GUI design process – week 1
Taking previous week as a base for further development of our ideas in these two weeks (17-28th Nov) we focused on designing graphical user interface (GUI) for solution of our choice. During this process we were guided and inspired by Alexander Wiethoff from CIID and Niels Clausen-Stuck who worked at IDEO for seven years.
First all teams put their ideas from user research week on the wall. Then we formed new 3 person teams. I was with Ujjval and Yves. We went through all the ideas and voted for most promising ones.

We spend next several days on brainstorming and developing our new ideas. We used post-its to describe these ideas, so we could quickly reorganize and extend them.
The idea that we liked most was called Cold Zone. Cold Zone is a state that caretaker is in. He or she is having a break while all requests to him or her are diverted to other caretakers automatically. Now caretakers have rarely time for break but their job can be very stressful. They receive request from the elderly but they never know how important it is. Is it regular request like “I want coffee” or emergency? Having theme of our project “Helping the caretakers is helping the elderly” in mind we started imaging how a device supporting handling request and taking a break might look like.
Because now caretakers use mobile phone-like devices that are quite clunky we wanted our device to be small and portable.

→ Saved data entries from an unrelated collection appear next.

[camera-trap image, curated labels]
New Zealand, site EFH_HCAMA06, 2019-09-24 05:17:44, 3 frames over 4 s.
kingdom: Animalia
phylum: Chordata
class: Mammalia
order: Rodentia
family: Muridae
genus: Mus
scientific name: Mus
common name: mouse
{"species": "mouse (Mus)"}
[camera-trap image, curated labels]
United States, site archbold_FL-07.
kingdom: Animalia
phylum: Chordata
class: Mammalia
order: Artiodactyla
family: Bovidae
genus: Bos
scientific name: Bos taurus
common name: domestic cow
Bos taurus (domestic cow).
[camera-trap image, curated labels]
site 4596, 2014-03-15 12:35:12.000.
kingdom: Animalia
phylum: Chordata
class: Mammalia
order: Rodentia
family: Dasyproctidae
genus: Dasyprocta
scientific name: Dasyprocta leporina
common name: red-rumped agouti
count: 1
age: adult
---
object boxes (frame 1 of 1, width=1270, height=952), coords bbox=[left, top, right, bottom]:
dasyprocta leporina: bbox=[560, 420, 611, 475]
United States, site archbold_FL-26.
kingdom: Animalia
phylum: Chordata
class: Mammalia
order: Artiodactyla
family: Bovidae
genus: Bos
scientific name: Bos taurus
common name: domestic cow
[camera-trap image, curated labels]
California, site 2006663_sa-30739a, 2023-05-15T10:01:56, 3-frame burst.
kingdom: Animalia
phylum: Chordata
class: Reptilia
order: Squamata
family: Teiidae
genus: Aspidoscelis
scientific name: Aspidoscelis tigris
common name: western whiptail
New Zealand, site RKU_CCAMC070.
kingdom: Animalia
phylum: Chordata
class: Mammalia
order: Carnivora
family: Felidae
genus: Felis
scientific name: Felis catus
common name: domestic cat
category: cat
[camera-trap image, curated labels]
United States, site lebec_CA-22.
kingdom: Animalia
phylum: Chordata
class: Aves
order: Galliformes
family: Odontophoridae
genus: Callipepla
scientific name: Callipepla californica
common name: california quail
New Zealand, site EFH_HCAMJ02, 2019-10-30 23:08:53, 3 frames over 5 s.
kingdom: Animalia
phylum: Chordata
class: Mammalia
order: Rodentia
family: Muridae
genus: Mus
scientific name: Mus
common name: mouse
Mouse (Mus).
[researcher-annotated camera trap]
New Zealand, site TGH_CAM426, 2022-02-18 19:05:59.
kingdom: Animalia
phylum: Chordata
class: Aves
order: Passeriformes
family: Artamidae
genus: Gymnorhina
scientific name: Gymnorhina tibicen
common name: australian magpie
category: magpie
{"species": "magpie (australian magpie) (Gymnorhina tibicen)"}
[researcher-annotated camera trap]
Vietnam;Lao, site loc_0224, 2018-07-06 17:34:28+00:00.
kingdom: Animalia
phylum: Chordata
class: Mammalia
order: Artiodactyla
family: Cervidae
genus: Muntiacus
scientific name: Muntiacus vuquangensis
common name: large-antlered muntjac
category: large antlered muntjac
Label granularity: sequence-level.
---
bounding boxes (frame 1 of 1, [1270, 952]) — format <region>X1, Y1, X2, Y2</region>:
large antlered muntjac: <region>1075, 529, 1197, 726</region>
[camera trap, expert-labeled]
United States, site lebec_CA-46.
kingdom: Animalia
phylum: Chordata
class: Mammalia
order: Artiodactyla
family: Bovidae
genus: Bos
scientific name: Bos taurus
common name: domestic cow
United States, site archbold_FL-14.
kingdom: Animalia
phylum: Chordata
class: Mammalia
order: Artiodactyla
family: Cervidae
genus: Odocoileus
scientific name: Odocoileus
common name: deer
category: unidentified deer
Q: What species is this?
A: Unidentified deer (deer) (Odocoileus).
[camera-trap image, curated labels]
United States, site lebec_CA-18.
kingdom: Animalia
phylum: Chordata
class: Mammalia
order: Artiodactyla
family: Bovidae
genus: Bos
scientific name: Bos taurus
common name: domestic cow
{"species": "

On the next photo you can see one of our paper prototypes. We decided to design two devices. One smaller like iPhone for the caretakers and bigger one for the elderly.

When we already knew what we wanted to do we started to design GUI of our device on paper. We did it collaboratively – Ujjval was drawing while we were discussing which features to include.

After Niels advise we created two or three short use case scenarios and designed features around it. This helped us a lot in staying focused on our core value.

In the end of the first week we went back to the elderly homes. We presented our idea to the caretakers and the stuff. We got a lot of positive feedback and useful comments.

We also had an opportunity to present our GUI to some of the elderly. We also tested their ability to use regular mobile phone and an iPhone.

The interface for them consist of seven icons. A big red cross for help, a sandwich and a drink for food, a telephone handset for calls, a dice for games, a speech bubble for chat, a person with an arrow pointing a door for going out and a dumbbell for physical exercises. The most confusing ones were speech bubble and person going out. I was surprising to us because nowadays speech bubble means a chat or a talk, but the elderly should know them a least from comics. In the second case we suspect that reason of misunderstanding was in the way we had drawn a person. Maybe sticky man would be better that rice-shaped person.